If the ALT is the elevated enyzme, they typically do not suggest an ultrasound until it's at least 4-5 times the normal value. It can roam around quite a bit, and even more than twice the normal value is considered insignificant unless it is trending upward, or remains that way over long periods of time.
A whole lot of things can temporarily raise the liver enzyme, such as antibiotics (notorious for doing it), pain killers, even eating stuff in the yard that they shouldn't have eaten. That's why it's typically re-drawn before further tests are suggested if the dog isn't showing clinical symptoms.
So trust your instincts, and go with the specialists. I agree, transporting the dog is a huge issue and yes, they should have 24 hour care after the surgery.
I brought my dog home 24 hours later. In my case, it was the right decision. Probably saved me about $300, too, but that wasn't the issue; it was what made the dog happy and comfortable.
I'll be checking in tomorrow to see when you got the ultrasound (or xray) scheduled. I'll be praying that it looks clean.
Barb






coppers-mom said:


> Barb,
> thanks for your note. I don't believe my vet brought the heart ultrasound up - I think I did (senile and upset so I forget). she did not mention X-ray as an alternative. It costs $300, but would be the determining factor about having the spleen removed.
> I have some reservations regarding my vet so I don't think I would choose him to do the spleenectomy.

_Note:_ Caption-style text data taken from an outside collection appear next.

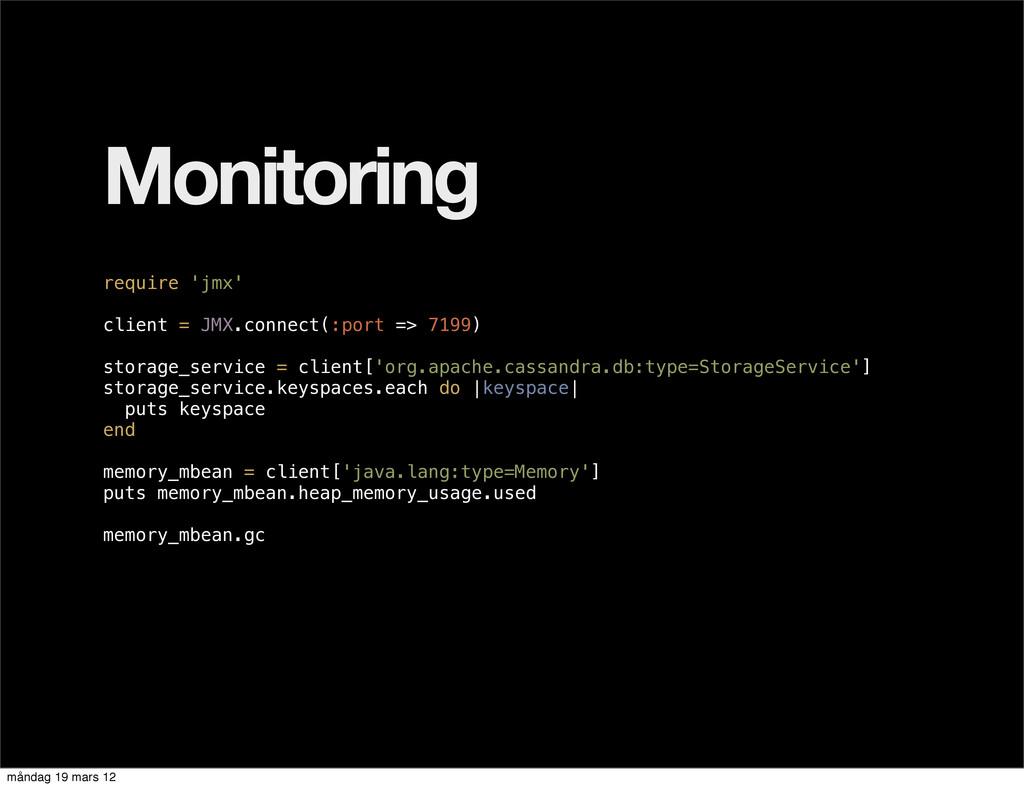 Monitoring require 'jmx' client = JMX.connect(:...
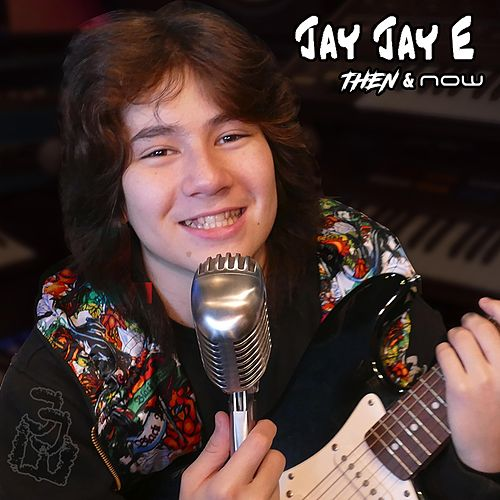 Then & Now von Jay Jay E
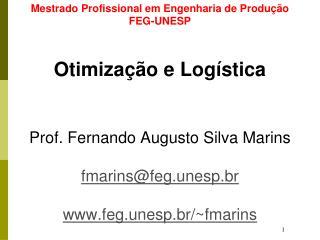 Mestrado Profissional em Engenharia de Produção  FEG-UNESP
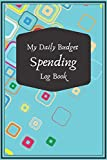 My Daily Budget Spending Log book: Budget Planner to keep Track your Daily Expense Spending Bill Payment Record   Organizer, Household Income ,120 Pages ,6x9'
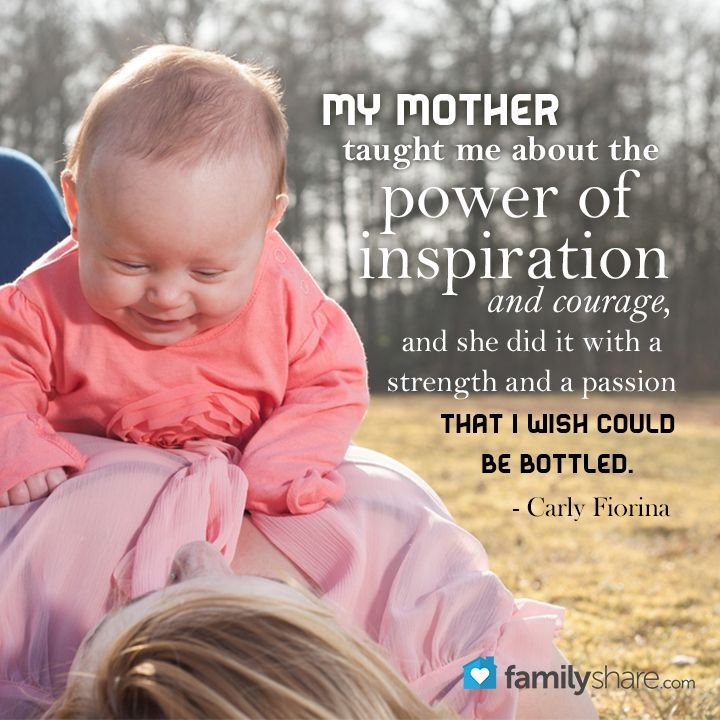 My mother taught me about the power of inspiration and courage, and she did it with a strength and a passion that I wish could be bottled. Carly Fiorina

He also does not have anyone there 24/7 though and that is a really big drawback. this would be the most serious surgery we've ever had and I think I would want someone with Copper 24/7 this time. I also wouldn't want to transport him that soon after surgery, so I guess I'll plan on using the specialist.
> I'll call tomorrow and see when we can have the heart ultrasound. I'll let you know as soon as I do.
> I don't remember if I mentioned how this all came about. Copper was scheduled for shoulder surgery on Nov. 10th. His pre-op blood test showed elevated liver enzymes and the surgery was cancelled and my vet did X-rays to see if he could see what was wrong. The X-rays seemed to show a liver mass so we were sent to the specialist. On Nov. 12 an abdominal ultrasound showed no problem with the liver, but did reveal some "cystic" areas on his spleen. A blood panel test ran that same day came back normal across the board for the liver enzymes as well. The original blood test, equipment or procedure was wrong. Okay - the point of all that is to show that copper seems to be feeling quite fine and has no clinical symptoms at this time. So I think/hope/pray that if his heart is clear of tumors, he should be able to hold up to surgery quite well. I think I cam trying to reassure myself not you!


----------



## hotel4dogs (Sep 29, 2008)

SPLENIC MASSES IN DOGS​Overview
Dogs may develop masses in their spleens. These masses can be benign or malignant, but because they are blood-filled, life-threatening bleeding can occur if they rupture. Surgical removal is usually recommended to find out the exact cause of the mass and to prevent or stop bleeding.
Causes
Most splenic nodules are benign hyperplastic lymphoid nodules and/or hematomas. Some nodules are malignant tumors. Half of the tumors in the spleen are hemangiosarcomas, which are blood-filled malignant tumors of the spleen that rapidly spread to other organs. The rest are a variety of tumor types, with varying degrees of malignancy.
Incidence and Prevalence
Splenic lesions (masses and other diseases) represented 1.3% of the specimens submitted to a large pathologic laboratory over a 50 month period. In a study of 500 dog spleens submitted for examination, 50% had cancer, while 50% had diseases other than cancer. Half of the dogs with cancer had hemangiosarcoma, while half had other tumors. Thus the odds that the cancer is hemangisarcomic are 50:50 and the odds that a splenic mass in a dog is hemangisarcomic are roughly 1:4. However, if the dog has splenic rupture and life-threatening abdominal hemorrhage, the chances that the dog has hemangiosarcoma increase, with approximately 70% having hemangiosarcoma.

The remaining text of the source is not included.